What needs to be done: Express the part of the items that opens with the line containing "Focal parameters fx=579" and closes with the line containing "56.0 inches" as a JSON list of strings, one string per line, with blank lines and pictures left out.

The data:

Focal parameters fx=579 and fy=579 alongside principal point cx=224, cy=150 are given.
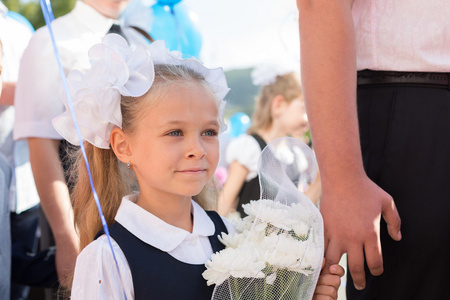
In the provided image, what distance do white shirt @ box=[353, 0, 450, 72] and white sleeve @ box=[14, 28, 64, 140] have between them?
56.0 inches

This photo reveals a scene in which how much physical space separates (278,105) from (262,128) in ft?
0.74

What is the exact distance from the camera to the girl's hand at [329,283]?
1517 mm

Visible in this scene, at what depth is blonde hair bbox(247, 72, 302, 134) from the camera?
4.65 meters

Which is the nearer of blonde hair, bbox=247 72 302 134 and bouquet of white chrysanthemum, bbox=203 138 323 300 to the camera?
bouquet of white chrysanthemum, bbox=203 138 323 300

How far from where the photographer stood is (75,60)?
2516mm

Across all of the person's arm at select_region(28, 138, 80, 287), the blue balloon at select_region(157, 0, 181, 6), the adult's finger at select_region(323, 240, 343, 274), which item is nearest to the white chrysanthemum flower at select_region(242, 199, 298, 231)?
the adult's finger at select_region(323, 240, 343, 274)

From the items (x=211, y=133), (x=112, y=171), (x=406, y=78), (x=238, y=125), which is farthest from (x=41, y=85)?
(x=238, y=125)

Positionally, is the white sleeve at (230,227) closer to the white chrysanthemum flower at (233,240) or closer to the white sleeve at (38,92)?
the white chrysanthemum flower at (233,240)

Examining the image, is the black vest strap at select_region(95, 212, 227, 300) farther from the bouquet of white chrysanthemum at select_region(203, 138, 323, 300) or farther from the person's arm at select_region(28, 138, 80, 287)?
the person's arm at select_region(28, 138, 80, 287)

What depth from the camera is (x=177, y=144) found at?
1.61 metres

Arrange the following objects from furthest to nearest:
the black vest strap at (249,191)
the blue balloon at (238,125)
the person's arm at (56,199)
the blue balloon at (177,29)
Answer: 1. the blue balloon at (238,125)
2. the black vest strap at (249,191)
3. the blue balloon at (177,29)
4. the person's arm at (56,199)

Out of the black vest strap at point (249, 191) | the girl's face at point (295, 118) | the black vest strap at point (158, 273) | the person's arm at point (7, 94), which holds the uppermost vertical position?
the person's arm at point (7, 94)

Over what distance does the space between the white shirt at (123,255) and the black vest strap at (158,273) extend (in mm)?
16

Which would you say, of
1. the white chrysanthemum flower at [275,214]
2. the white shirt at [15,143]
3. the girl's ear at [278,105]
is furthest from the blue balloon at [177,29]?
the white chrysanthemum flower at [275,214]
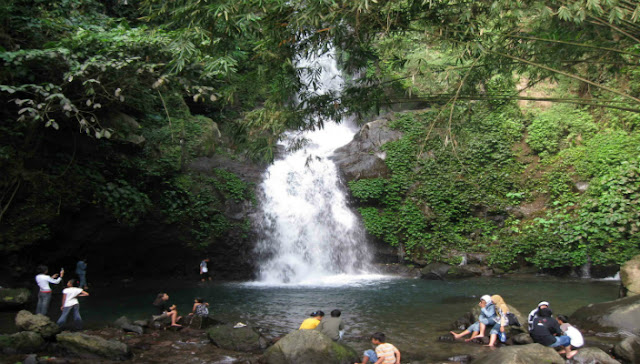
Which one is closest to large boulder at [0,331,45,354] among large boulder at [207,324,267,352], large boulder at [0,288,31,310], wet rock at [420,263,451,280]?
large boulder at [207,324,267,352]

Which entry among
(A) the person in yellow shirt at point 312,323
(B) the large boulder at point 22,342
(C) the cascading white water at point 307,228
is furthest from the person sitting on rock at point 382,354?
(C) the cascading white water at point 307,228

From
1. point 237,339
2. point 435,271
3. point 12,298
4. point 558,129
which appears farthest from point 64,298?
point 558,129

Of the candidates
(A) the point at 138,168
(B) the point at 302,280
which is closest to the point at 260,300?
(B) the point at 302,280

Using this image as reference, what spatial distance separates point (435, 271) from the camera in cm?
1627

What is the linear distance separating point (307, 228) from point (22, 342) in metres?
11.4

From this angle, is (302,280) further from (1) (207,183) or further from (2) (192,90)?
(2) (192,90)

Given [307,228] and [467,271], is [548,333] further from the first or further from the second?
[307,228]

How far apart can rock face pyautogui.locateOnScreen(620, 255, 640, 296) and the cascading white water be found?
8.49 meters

...

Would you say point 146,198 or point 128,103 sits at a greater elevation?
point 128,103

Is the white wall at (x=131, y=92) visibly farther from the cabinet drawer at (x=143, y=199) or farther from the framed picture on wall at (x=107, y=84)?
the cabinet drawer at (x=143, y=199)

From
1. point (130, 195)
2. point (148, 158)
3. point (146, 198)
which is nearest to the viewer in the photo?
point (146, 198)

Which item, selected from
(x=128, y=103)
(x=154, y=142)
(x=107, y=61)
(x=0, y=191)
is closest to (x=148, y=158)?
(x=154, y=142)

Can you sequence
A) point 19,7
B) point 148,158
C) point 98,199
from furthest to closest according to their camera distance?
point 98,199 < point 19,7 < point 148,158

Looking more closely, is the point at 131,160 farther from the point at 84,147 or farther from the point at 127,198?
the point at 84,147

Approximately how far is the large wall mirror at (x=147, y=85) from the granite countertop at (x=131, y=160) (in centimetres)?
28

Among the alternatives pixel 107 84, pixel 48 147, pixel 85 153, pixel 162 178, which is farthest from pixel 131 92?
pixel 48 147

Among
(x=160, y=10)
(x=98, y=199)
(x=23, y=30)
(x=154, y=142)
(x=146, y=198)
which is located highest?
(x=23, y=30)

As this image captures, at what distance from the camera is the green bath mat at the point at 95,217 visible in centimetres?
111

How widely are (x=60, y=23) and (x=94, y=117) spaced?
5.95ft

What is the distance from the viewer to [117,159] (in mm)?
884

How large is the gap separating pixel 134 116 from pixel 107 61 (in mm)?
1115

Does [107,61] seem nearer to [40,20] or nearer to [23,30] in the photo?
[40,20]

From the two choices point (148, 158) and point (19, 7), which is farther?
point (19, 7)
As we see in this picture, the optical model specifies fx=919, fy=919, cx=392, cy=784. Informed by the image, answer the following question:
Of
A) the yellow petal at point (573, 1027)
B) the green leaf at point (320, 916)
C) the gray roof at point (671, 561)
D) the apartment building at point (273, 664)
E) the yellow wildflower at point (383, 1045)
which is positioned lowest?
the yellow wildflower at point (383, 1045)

==

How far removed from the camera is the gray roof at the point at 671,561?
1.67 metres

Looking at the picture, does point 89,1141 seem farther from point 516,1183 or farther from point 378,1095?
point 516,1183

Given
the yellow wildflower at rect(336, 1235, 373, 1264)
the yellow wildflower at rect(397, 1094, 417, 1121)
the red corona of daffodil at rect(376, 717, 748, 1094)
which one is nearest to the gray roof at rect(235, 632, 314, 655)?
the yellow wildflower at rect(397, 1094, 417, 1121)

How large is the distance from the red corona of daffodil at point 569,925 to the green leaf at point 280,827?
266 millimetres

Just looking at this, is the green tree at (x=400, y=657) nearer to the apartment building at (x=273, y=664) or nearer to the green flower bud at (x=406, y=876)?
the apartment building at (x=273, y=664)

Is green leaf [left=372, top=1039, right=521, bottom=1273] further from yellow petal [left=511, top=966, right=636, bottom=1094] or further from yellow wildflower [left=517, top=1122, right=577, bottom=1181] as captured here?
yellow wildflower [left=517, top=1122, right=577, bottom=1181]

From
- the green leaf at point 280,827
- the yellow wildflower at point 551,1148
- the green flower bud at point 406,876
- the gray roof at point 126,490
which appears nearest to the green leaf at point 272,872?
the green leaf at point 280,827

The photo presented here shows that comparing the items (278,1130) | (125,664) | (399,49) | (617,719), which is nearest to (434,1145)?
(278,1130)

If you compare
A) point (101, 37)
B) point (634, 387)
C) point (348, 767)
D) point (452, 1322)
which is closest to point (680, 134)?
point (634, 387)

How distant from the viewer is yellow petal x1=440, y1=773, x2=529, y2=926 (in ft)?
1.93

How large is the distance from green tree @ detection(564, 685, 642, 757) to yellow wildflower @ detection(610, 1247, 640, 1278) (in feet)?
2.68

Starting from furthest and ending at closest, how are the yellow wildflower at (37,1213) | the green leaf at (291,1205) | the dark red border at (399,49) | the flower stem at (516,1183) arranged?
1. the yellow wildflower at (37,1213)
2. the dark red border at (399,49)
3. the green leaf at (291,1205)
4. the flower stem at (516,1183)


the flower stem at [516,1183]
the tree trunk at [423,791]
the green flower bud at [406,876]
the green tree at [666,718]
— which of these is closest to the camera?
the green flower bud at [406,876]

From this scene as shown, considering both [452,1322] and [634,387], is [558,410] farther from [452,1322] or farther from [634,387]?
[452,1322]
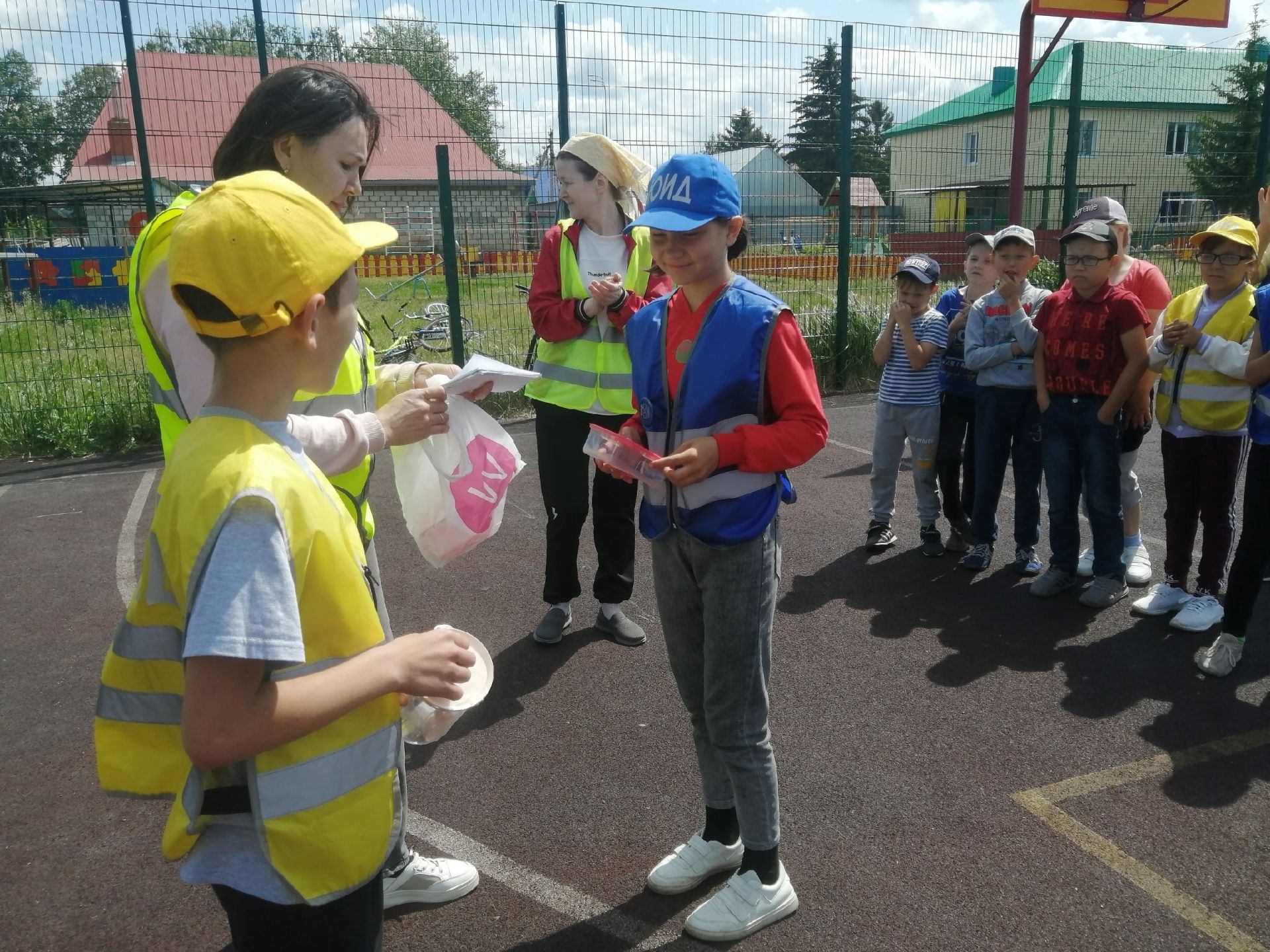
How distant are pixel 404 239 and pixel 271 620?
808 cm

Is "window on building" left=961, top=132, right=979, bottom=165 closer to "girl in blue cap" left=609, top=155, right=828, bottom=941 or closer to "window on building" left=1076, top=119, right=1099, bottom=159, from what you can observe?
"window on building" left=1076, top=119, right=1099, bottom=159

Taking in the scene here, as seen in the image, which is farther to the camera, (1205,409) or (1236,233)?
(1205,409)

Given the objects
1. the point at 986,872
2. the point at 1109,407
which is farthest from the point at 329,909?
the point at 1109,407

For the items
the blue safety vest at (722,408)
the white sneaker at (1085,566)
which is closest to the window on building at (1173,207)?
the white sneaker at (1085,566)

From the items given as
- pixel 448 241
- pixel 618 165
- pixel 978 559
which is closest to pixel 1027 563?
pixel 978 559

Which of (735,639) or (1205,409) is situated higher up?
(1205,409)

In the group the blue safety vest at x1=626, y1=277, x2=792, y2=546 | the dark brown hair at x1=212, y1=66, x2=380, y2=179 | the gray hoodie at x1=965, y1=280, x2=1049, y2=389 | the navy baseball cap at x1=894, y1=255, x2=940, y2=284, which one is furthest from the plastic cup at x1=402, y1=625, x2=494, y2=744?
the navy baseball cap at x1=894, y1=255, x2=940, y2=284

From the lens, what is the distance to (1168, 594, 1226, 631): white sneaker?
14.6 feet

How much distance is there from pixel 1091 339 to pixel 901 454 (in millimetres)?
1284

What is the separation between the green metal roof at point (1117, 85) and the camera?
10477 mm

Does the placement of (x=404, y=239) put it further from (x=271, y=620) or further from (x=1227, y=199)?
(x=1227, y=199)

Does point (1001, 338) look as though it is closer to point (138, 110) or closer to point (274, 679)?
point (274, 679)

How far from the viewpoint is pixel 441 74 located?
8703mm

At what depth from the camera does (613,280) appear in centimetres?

Response for this exercise:
[
  "Focal parameters fx=579 and fy=579 alongside principal point cx=224, cy=150 are given.",
  "In the provided image, what distance do white shirt @ box=[353, 0, 450, 72] and white sleeve @ box=[14, 28, 64, 140] have between them?",
  "56.0 inches"
]